Frequentist vs Noninformative Bayesian inference in the Binomial model

Let \(R\vert \theta \sim Binomial(n,\theta)\), where \(n\geq 1\) is the number of trials and \(\theta \in (0,1)\) is the probability of success.

Frequentist analysis

As discussed already in [1], the likelihood function is (Binomial model):

\[\begin{eqnarray*} \Pr(R=r \vert \theta) = \begin{pmatrix} n\\r \end{pmatrix} \theta^r (1-\theta)^{n-r}. \end{eqnarray*}\]

It is easy to check that the maximum likelihood estimator (MLE) is \(\widehat{\theta}=\dfrac{r}{n}\) and the asymptotic variance of the MLE is \(\dfrac{r(n-r)}{n^3}\).

Bayesian analysis

Consider now the prior distribution \(\theta \sim Beta(a,b)\). This is \[\pi_\Theta(\theta\vert a, b) = \frac{\theta^{a-1}(1-\theta)^{b-1}}{B(a,b)}.\] As we discussed in [1], the beta prior is a conjugate prior for the binomial model. Then, the posterior distribution is proportional to: \[\begin{eqnarray*} \pi_{\Theta}(\theta \vert R=r) \propto \theta^{r+a-1} (1-\theta)^{n-r+b-1} \end{eqnarray*}\]

Thus, we can identify this as the Beta distribution with new parameters \(a' = r+a\) and \(b' = n-r+b\). That is, the posterior distribution is again a Beta distribution (same as the prior). This means that that Beta prior is a Conjugate Prior for \(\theta\) in the Binomial sampling model.

The posterior Mean is given by:

\[ \dfrac{a+r}{n+a+b}.\]

The posterior Mode (for \(n+a+b-2>0\)) is given by:

\[ \dfrac{a+r-1}{n+a+b-2}.\]

The posterior Variance is given by:

\[\dfrac{(a+r)(b+n-r)}{(a+b+n)^2(a+b+n+1)}\]

Non-informative priors

When there is little prior information about the probability of success, \(\theta\), two non-informative priors have been considered (see [3]):

  1. The beta prior with \(a=b=1\). This is, a uniform prior on \(\theta\).

  2. The beta prior with \(a=b=0.5\). This is a \(U-\)shaped prior that naturally arises as the Jeffreys prior (see [2]).

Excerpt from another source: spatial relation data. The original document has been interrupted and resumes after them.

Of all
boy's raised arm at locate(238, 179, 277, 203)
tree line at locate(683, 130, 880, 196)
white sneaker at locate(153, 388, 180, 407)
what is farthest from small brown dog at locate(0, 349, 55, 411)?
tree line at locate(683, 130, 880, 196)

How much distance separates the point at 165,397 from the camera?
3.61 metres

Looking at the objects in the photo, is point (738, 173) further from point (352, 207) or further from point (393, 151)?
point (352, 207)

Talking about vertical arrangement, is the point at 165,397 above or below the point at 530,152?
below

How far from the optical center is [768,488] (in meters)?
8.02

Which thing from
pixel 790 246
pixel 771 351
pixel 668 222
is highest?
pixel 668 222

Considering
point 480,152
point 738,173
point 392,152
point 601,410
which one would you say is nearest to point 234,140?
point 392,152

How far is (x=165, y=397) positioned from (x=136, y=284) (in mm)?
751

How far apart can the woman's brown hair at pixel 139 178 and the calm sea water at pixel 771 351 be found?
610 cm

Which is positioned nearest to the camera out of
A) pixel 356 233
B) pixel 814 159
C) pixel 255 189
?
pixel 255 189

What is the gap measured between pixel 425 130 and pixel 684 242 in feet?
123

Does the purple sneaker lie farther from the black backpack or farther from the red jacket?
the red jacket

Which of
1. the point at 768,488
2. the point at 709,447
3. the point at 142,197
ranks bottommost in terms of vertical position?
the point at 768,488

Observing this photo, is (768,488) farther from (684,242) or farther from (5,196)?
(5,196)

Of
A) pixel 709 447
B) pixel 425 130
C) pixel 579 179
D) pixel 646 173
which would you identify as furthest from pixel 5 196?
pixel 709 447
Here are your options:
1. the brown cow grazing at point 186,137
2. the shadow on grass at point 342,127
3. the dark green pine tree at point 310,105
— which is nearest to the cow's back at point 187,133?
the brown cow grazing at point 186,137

The uniform prior (i) produces a posterior distribution where the maximum a posteriori coincides with the MLE. Moreover, it is often interpreted as a non-informative prior since it assigns equal probability to any pair of intervals in \((0,1)\) of the same length. In contrast, the Jeffreys prior (ii) assigns more mass to regions around the end points \(0\) and \(1\), but it is justified as a non-informative prior as it is invariant under reparameterisations and (in this case) it coincides with the reference prior. Thus, although both priors are used as non-informative priors, their interpretation and justification are different.

# a = 1, b = 1
pi1 <- Vectorize(function(theta)  dbeta(theta,1,1))
# a = 0.5, b = 0.5
pi2 <- Vectorize(function(theta)  dbeta(theta,0.5,0.5))

curve(pi1, xlab=~theta, ylab="Density", main="Non-informative Beta priors", lwd=2, col = "blue")
curve(pi2, xlab=~theta, ylab="Density", main="Non-informative Beta priors", lwd=2, col = "red", add=T)
legend(0.35, 1.3, c("Uniform","Jeffreys"), col=c("blue","red"),
       text.col = "black", lty = c(1, 1), lwd = c(2,2),
       merge = TRUE, bg = "gray90",cex=1)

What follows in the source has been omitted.